Though the U.S. delegation did not give any clear hint on whether the sanctions on the RAB and its top officials would be lifted anytime soon, nor any promise that the GSP would be reinstated, there are some clear signs of rapprochement from both sides. On Dhaka’s side, Bangladesh has started considering signing the “twin foundational deals” as a part of modernizing its armed forces by 2030 and diversifying its defense agreements. More importantly, Bangladesh has switched its stance on the Ukraine crisis by tilting toward the “right side of history” and criticized Russia by voting in favor of the March 24 U.N. General Assembly resolution denouncing the dire humanitarian situation in Ukraine and demanding access for aid workers and protection of civilians.
Alternatively, Washington, although belatedly, has also opted for the “right side of the history” by referring to the atrocities committed against the Rohingya people in Myanmar as “genocide,” which will certainly inject new momentum into Bangladesh-U.S. ties. Bangladesh has been shouldering the burden of hosting 1.1 million Rohingya refugees since the infamous “clearance operation” of Myanmar’s armed forces in 2017.
Needless to say, Dhaka perceives Washington as a proven and trusted development partner.

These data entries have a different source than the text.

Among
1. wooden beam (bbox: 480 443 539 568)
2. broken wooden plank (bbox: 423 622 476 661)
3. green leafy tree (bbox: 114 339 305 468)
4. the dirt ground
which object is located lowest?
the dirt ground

Bangladesh is the third-highest recipient of U.S. aid in South Asia after Afghanistan and Pakistan and the two-way trade reached $9 billion in 2019, with Bangladesh becoming the 46th largest U.S. trading partner. In addition, the United States is the single largest export destination for ready-made garments (RMG), accounting for 83 percent of Bangladesh’s total exports. Conversely, Bangladesh ranks as the second-largest apparel exporter to the United States, trailing only China.

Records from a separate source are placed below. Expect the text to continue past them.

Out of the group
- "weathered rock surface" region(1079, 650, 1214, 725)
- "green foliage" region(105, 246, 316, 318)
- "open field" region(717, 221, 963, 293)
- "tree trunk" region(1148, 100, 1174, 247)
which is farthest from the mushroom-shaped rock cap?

The U.S. also was the largest source of Foreign Direct Investment (FDI) to Bangladesh, with $3.5 billion in cumulative investments as of 2019. As Dhaka’s appetite for investment, energy resources, and skilled labor grows, a robust partnership with the United States is pivotal for Bangladesh’s economic growth to materialize its “Vision-2041,” particularly after graduating from Least Developed Country status (expected in 2026).

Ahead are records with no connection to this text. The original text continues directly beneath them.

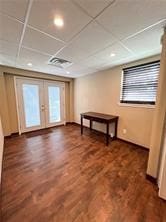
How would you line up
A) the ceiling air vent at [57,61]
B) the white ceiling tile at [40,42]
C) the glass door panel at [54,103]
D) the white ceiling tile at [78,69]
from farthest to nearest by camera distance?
the glass door panel at [54,103] < the white ceiling tile at [78,69] < the ceiling air vent at [57,61] < the white ceiling tile at [40,42]

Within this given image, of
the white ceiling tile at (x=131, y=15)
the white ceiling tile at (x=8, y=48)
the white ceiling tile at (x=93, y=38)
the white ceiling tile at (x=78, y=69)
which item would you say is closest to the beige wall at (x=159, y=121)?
the white ceiling tile at (x=131, y=15)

As South Asia is experiencing intensified rivalries between China and India, as well as China and the U.S., Bangladesh deserves attention in its own right on the Indo-Pacific chessboard, not just through the subset of “South Asian policy” or the “Indian prism,” which has been the case for decades. Bangladesh, the current chair of the Indian Ocean Rim Association (IORA), has unfettered access to the Bay of Bengal, a geostrategic region that bridges South and Southeast Asia, a burgeoning economy, and huge market potential. Sitting at the critical juncture of 50 years of Bangladesh-U.S. ties, the White House should, therefore, take into account Dhaka’s strategic imperatives as it is engaged in a delicate balancing act between India and China in the South Asian region. If fully understood, this will set forth the “rejuvenation of Bangladesh-U.S. ties” in the coming days amid this “multiplex” world order.